Sorry about the PCM thing. This is not my area of expertise. I will just call it a controller for now

With two wires I was thinking a simple circuits for a pair of switches on each wire...

S1 would activate both Controller inputs but S2 with a resistors will fail to activate second input.

Is something like this workable and if so are my schematics correct?
 
It is not a good idea to relay on ground 15 feet away. There could be volts of difference between grounds. and noise.
Do you have power where the switches are?

It is what I have to work with. The ground is a steel frame that surrounds everything and there is no high voltage or frequency anywhere within the steel frame so should be very little noise.

No power at sw, only two wires. If I need power then I need to use one of the wires for it.
 

I understand that I may not know too much about this and maybe that is why you did not acknowledge my earlier post - n/p but I have a couple of specific questions...that would help me understand and maybe learn something, if not provide you with a solution.

Your topic title is "DAC to ADC over single wire (SP4T). Can you explain why this has anything to do with DAC or ADC because it seems like it does not to me.

Does the SP4T in your title refer to simple momentary switches as you have drawn in your schematic or to an SP4T like this one.

How are the controller inputs configured? Which of the possibilities as described here (p3)?

Given how simple your schematic is, have you tested it?

Thanks.
 
Here is a bad idea but maybe it will help.
This IC us used in garage door openers. Inputs A0-A7 are address so it will only talk to the receiver with the same address. AD8-AD11 are for switches. Normally Dout goes to a RF or IR transmitter.
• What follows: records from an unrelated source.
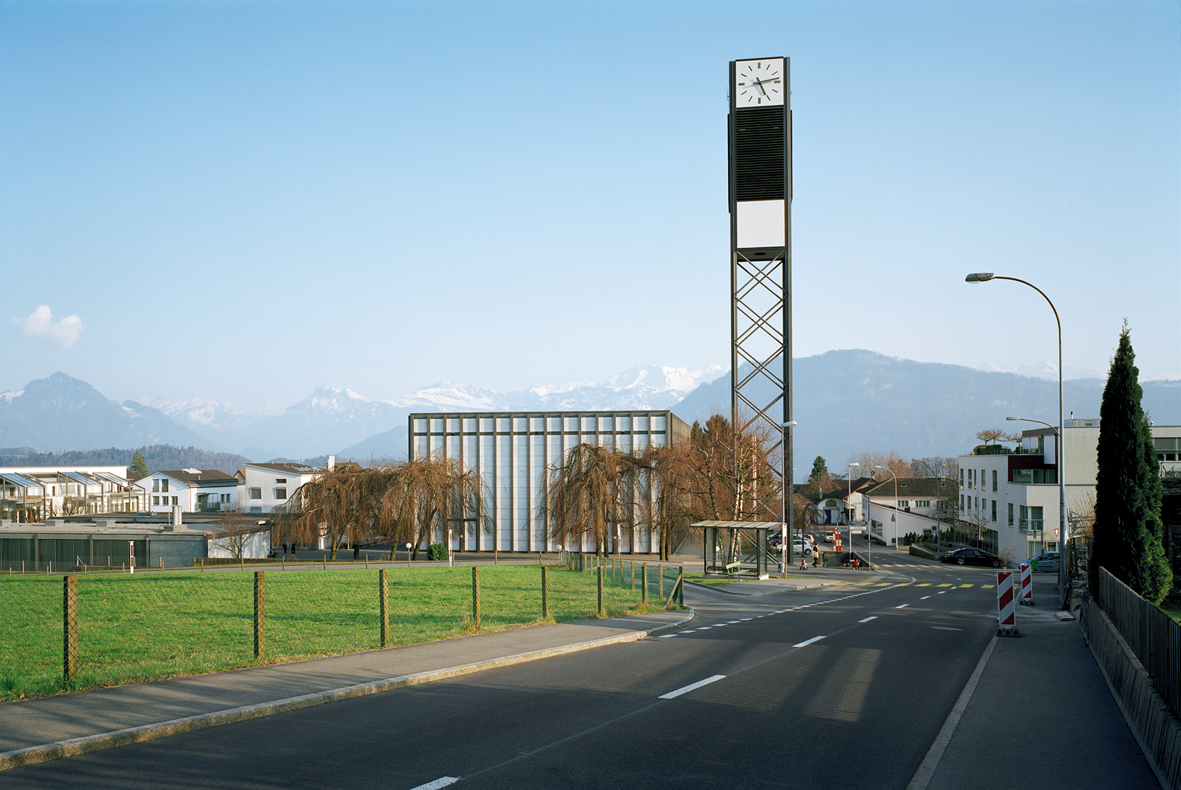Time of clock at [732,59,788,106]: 5:13
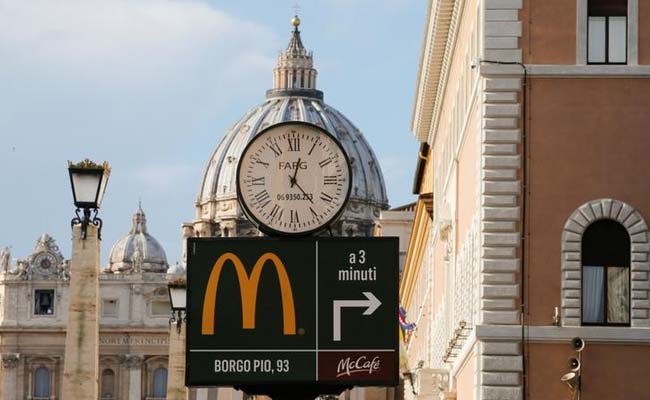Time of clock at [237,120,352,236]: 12:23
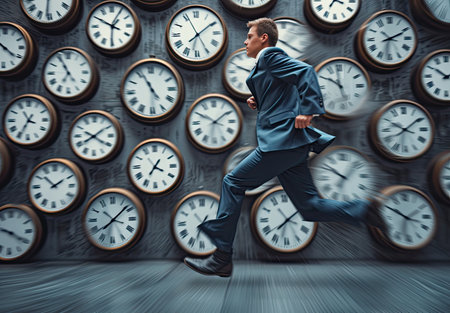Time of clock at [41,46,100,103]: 6:55
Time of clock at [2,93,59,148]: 3:34
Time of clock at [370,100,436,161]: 1:49
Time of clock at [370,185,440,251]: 1:50
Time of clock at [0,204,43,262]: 9:20
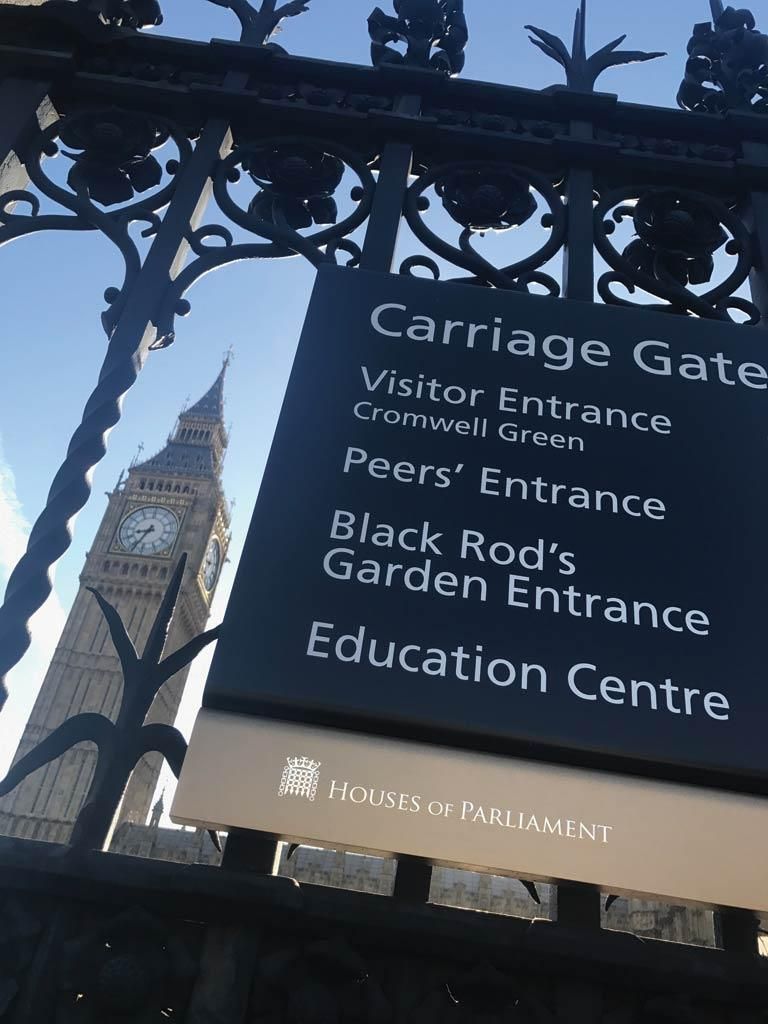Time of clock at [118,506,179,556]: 8:34
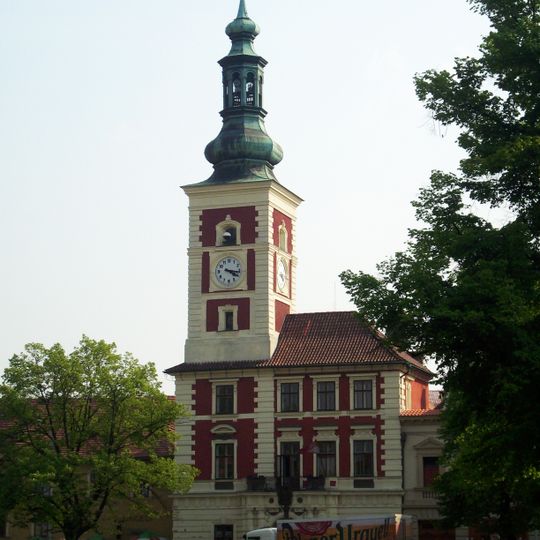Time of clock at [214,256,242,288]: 4:16
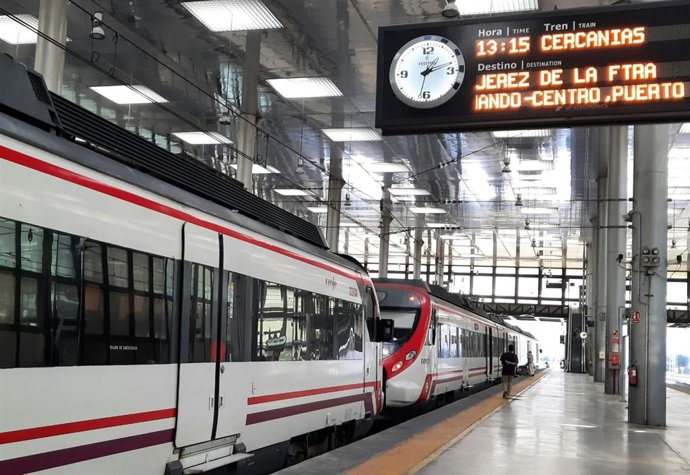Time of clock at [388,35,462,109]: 1:12
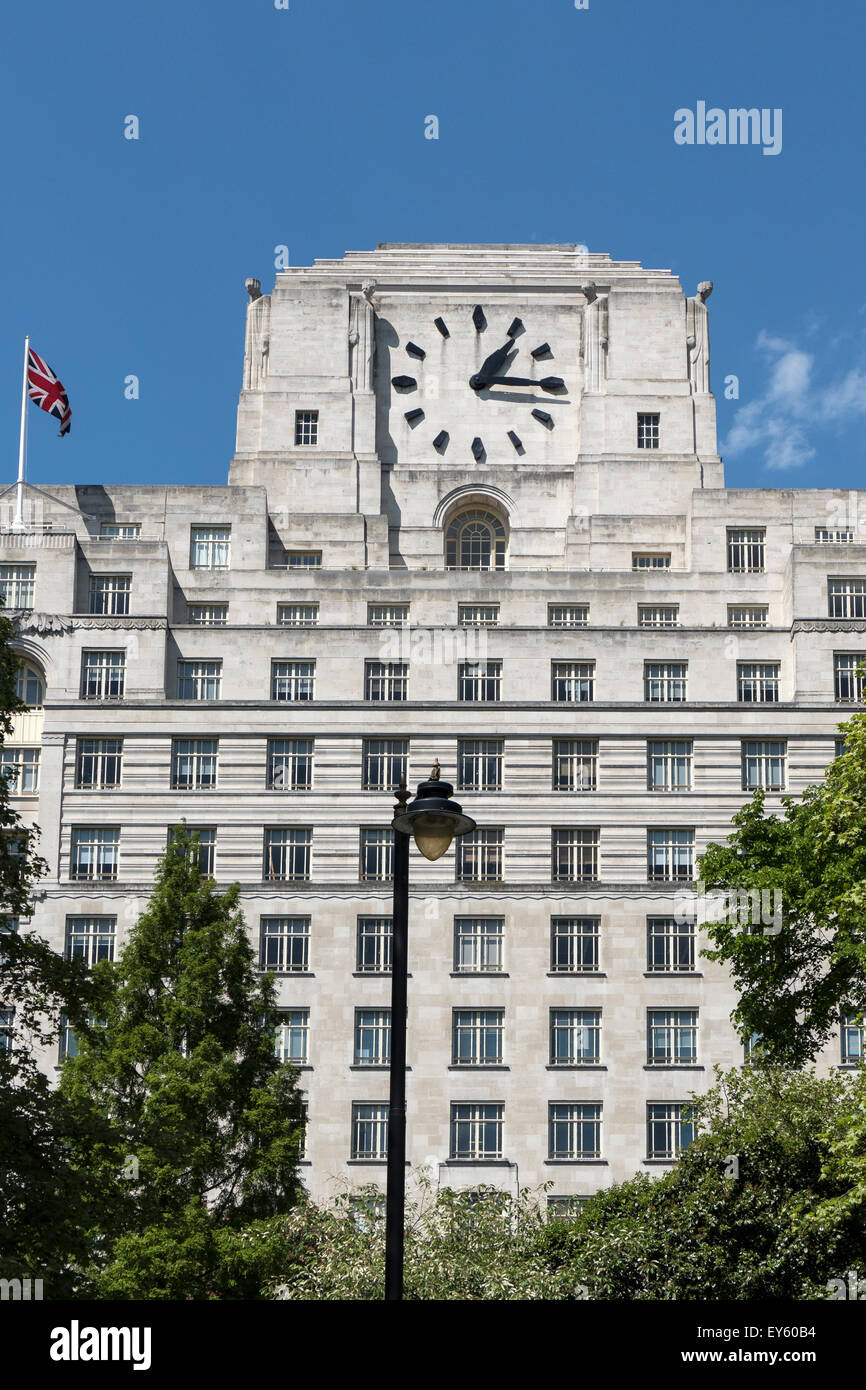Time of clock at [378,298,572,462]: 1:14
But could just be a wire. (needs power!)

I can not find the receiver IC now. It is about the same thing but AD8-AD11 are outputs.
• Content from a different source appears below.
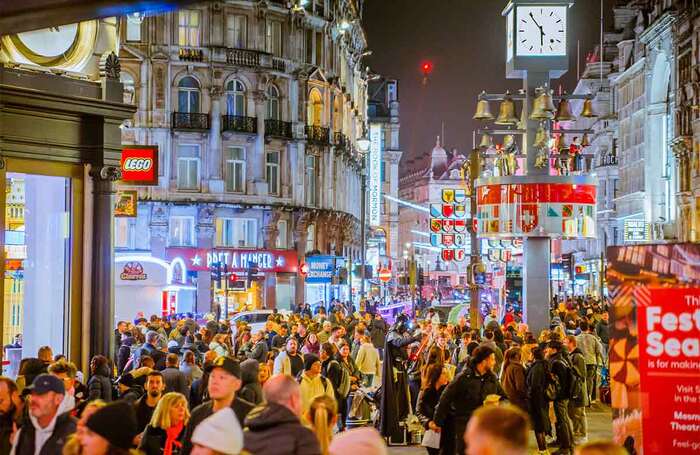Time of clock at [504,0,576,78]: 5:54
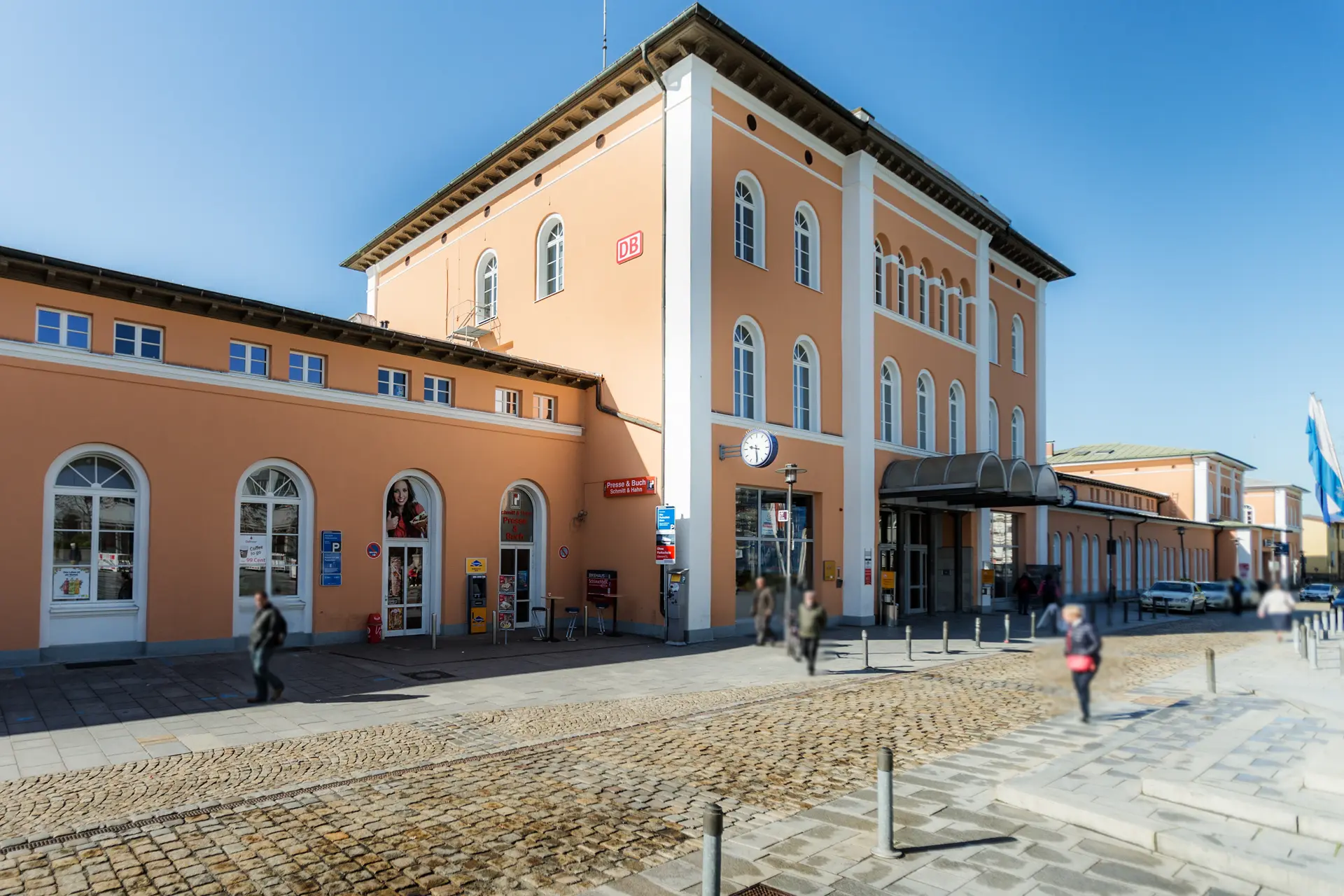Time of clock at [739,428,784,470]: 9:29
There are many different versions of this. More/less switches.
I have used one wire to send power and data at the same time.
options:
Wire 1= power, Wire 2= Dout
Wire 1=power and Dout, Wire 2=ground.
 

I though I was looking for a DAC/ADC like https://www.aliexpress.com/item/32903378127.html on each end except uses a single wire bus. And SP4T because the 4 switches sort of act like a 4 pole rotary switch, only one active at a time.

I can configure the inputs any way needed. Note the inputs are slow to read voltage change though.
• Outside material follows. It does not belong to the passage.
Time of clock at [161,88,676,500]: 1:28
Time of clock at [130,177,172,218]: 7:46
Circuit was more of a concept. I would be surprised if it worked
 
I though I was looking for a DAC/ADC like https://www.aliexpress.com/item/32903378127.html on each en
I think this is interesting BUT it uses "I2C". That is a way of talking that requires too much programming.

Another bad idea.
This IC is used as a meter in audio amplifiers. There are 10 put puts. In DOT mode only one LED is on and in BAR mode all LEDs below the level are on. So it reads 10 voltage levels and indicates which level is right. There are two versions. (linear and log)
I removed the input diodes and caps and added a 10k pull up resistor. The switches pull down with a different resistor for each. If S1 has a 10k resistor it will pull down to 1/2 supply. S2 and S3 will have different values and cause a different output to turn on. This IC can act like a 5 LED driver by shorting pin1-18, pin 17 to 16 etc.

I can not find it now but there is a simple 4 or 5LED version some where.
So on the remote end there are 4 switches and 3 or 4 resistors. On the PCM end, it will look at 4 of the outputs.
If this looks good I can look more for the simple IC that is some thing like this one.
 
Found the IC: LB1413

If the 10k VR is set to the top then when IN approaches 0.33 volts pin-1 goes low. At about 0.67V then pin 2 goes also low. By 1.67V pin 6 drops.
If you want twice that voltage adjust VR to the 1/2 point.
Probably should have a 0.1uF cap from pin-8 to ground to help remove noise.
I have not tried this circuit. I do not know exactly how low pin 1-6 will go or how high. I think 0.5V to 5.0V. This needs to be tested.

I forgot to add a 10k resistor from IN to VCC. The switches and resistors are not shown.
 
Thanks everyone. Definitely gives me some direction. I will do some experimenting and see what works best.